Which inline assembly code is correct for rdtscp?

James picture James · Feb 9, 2013 · Viewed 9.6k times · Source

Disclaimer: Words cannot describe how much I detest AT&T style syntax

I have a problem that I hope is caused by register clobbering. If not, I have a much bigger problem.

The first version I used was

static unsigned long long rdtscp(void)
{
    unsigned int hi, lo;
    __asm__ __volatile__("rdtscp" : "=a"(lo), "=d"(hi));
    return (unsigned long long)lo | ((unsigned long long)hi << 32);
}

I notice there is no 'clobbering' stuff in this version. Whether or not this is a problem I don't know... I suppose it depends if the compiler inlines the function or not. Using this version causes me problems that aren't always reproducible.

The next version I found is

static unsigned long long rdtscp(void)
{
    unsigned long long tsc;
    __asm__ __volatile__(
        "rdtscp;"
        "shl $32, %%rdx;"
        "or %%rdx, %%rax"
        : "=a"(tsc)
        :
        : "%rcx", "%rdx");

    return tsc;
}

This is reassuringly unreadable and official looking, but like I said my issue isn't always reproducible so I'm merely trying to rule out one possible cause of my problem.

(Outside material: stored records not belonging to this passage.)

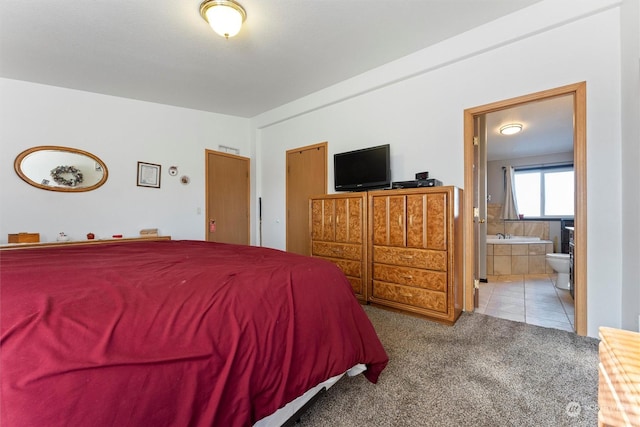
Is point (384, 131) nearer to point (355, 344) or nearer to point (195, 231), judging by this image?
point (355, 344)

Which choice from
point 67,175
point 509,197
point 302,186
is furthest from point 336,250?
Answer: point 509,197

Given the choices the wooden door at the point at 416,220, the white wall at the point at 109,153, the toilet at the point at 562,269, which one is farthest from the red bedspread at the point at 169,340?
the toilet at the point at 562,269

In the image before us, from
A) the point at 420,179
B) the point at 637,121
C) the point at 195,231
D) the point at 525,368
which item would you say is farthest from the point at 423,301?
the point at 195,231

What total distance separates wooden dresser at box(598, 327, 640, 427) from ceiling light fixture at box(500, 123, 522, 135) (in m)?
4.96

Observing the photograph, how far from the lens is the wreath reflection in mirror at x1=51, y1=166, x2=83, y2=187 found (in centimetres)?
326

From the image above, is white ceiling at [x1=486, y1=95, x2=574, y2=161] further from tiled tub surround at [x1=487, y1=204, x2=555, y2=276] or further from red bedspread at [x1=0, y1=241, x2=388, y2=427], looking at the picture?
red bedspread at [x1=0, y1=241, x2=388, y2=427]

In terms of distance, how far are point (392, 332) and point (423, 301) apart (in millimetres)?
484

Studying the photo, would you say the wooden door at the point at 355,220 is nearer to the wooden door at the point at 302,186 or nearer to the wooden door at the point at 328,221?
the wooden door at the point at 328,221

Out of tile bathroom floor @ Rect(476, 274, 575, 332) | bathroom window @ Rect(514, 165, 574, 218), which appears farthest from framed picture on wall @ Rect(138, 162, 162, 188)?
bathroom window @ Rect(514, 165, 574, 218)

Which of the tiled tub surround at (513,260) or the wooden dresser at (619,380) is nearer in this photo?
the wooden dresser at (619,380)

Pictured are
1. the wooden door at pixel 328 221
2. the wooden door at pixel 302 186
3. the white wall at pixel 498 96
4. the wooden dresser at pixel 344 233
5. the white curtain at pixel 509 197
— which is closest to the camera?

The reason I believe the first version is a problem is that it is overwriting a register that previously held a function parameter.

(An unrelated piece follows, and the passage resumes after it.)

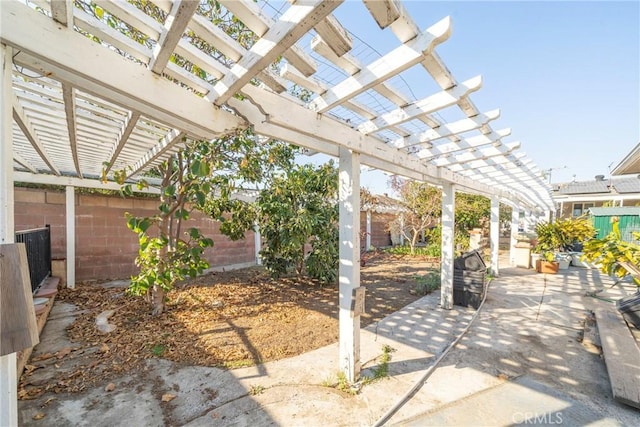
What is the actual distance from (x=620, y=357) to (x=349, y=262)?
3.30 metres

What's correct... version 1, or version 2, or both?

Answer

amdn picture amdn · Feb 9, 2013

Here's C++ code that will return the TSC and store the auxiliary 32-bits into the reference parameter

static inline uint64_t rdtscp( uint32_t & aux )
{
    uint64_t rax,rdx;
    asm volatile ( "rdtscp\n" : "=a" (rax), "=d" (rdx), "=c" (aux) : : );
    return (rdx << 32) + rax;
}

It is better to do the shift and add to merge both 32-bit halves in C++ statement rather than inline, this allows the compiler to schedule those instructions as it sees fit.